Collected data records
▬▬▬▬▬▬▬▬▬▬
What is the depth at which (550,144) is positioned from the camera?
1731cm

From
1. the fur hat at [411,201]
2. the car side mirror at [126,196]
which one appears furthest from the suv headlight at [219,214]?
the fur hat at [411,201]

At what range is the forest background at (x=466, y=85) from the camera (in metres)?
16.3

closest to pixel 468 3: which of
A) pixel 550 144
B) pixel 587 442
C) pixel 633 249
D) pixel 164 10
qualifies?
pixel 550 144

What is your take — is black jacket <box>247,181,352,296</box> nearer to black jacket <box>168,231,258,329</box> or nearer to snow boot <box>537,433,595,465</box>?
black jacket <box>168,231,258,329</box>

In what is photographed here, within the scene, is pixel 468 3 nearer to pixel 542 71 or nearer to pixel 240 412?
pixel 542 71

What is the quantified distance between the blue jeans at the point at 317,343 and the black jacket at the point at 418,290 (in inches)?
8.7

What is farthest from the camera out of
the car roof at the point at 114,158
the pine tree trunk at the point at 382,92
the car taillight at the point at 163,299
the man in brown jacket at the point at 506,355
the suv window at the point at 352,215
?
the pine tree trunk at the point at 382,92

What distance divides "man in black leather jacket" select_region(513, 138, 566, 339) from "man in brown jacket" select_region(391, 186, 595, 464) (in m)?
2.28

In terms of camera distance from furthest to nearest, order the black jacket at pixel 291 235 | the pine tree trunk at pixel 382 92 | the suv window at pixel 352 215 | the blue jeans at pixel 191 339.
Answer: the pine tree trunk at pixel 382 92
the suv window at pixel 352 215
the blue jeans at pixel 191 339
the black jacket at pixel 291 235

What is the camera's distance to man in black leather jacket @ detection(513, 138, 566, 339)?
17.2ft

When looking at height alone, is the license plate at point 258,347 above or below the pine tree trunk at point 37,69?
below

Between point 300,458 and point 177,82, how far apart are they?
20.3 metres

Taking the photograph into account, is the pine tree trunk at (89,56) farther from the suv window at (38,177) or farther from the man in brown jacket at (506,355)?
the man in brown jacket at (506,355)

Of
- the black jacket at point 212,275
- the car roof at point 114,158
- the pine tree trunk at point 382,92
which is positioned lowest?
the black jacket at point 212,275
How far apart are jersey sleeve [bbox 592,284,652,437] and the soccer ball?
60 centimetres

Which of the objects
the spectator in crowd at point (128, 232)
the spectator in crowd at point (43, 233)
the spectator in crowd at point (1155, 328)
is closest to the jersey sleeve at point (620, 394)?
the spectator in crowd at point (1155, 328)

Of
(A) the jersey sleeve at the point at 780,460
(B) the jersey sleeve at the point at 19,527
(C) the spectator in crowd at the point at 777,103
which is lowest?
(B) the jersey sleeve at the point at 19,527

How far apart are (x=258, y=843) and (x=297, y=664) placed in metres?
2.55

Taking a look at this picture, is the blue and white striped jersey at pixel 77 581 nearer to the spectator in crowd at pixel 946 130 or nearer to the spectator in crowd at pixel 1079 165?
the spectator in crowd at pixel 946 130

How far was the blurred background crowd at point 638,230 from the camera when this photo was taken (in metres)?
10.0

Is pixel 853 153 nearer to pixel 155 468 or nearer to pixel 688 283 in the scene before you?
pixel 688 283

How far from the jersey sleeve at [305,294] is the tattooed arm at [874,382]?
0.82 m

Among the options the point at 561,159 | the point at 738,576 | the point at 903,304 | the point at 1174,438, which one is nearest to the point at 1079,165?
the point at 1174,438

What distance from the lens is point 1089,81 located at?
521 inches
▬▬▬▬▬▬▬▬▬▬
What you will do — Copy the records word for word, beginning at the line that contains "How far from" and continuing through the final line of the records.

Output of the exercise —
How far from the jersey sleeve at [305,294] is the tattooed arm at [874,382]?
0.82 m

Among the options the point at 561,159 | the point at 738,576 | the point at 903,304 | the point at 1174,438, which one is nearest to the point at 1079,165?
the point at 1174,438

What distance from the lens is point 1089,81 located at?
521 inches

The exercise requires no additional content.